Vincent Diamante, Blogger

March 24, 2006

10 Min Read


Will Wright, the former champ bowed out from participating this year.


Only in its third year here at the Game Developers Conference, the annual Game Design Challenge is already one of the highlights of the lecture series. Like years previous, the contestants presented their ideas before a packed house. Unlike year previous, one of those contestants was not Will Wright.

Will, explained host Eric Zimmerman of gameLab, insisted that he be able to step quietly out of the challenge for this year rather than defend his title, as he did successfully last year in a challenge involving licensing Emily Dickinson's poetry. While Eric had little problem granting that request, he couldn't let Will be totally out of the limelight during this year's challenge: the sight of Will being crowned with a shiny tiara garnered roars of applause from the appreciative crowd.

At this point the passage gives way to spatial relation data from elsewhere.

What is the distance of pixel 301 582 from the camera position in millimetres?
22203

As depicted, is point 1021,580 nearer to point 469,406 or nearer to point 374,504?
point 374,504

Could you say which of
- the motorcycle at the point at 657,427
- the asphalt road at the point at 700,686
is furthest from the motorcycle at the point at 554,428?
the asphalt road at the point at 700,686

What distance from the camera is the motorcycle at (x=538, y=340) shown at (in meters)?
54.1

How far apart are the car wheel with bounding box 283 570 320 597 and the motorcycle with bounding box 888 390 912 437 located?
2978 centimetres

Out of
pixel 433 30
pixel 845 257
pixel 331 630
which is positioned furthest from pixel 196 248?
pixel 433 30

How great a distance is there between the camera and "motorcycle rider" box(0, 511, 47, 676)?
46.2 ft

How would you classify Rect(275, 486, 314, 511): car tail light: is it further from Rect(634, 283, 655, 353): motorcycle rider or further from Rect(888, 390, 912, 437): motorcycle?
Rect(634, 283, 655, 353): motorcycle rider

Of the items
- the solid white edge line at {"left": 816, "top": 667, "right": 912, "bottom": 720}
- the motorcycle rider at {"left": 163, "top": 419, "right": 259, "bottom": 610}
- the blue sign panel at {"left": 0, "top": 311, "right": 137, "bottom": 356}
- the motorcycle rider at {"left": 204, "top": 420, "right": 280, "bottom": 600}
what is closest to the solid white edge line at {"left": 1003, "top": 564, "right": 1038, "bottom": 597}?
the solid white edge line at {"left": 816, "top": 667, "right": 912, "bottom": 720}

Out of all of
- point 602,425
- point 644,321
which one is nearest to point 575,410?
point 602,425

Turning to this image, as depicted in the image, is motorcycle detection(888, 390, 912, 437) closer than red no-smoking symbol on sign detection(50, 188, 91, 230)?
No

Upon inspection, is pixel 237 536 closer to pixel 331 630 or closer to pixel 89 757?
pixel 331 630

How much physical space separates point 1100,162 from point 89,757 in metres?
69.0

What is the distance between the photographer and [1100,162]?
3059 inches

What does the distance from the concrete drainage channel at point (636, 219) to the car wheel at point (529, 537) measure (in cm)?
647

This year, three new contestants had a shot to take the tiara away from Will. First was Harvey Smith, Studio Creative Director at Midway, most famous for his work in the Deus Ex and Thief series of games. Next was Cliff Bleszinski, Lead Designer at Epic Games who continues to work on the Unreal series. Third was Keita Takahashi of Namco, creator of the hit Katamari Damacy series.

The Game Design Challenge that faced these designers was, like previous years, spawned as a commentary to the current state of the game industry. Issues of violence and emotional space in games led to the first challenge: create a love story. Licensing activity and questions created the second: what to do with the Emily Dickinson license. In light of the Game Developers Conference's Serious Games track as well as the recent formation of many serious games organizations and gatherings, this year's challenge pushes game designers to create a game that involves the Nobel Peace Prize in some way. The game need not be designed explicitly to win the fabled prize; other valid approaches include coercing players into winning the prize or creating a game about the Nobel Peace Prize.


From left to right: Eric Zimmerman, Harvey Smith, Cliff Bleszinski, and Keita Takahashi.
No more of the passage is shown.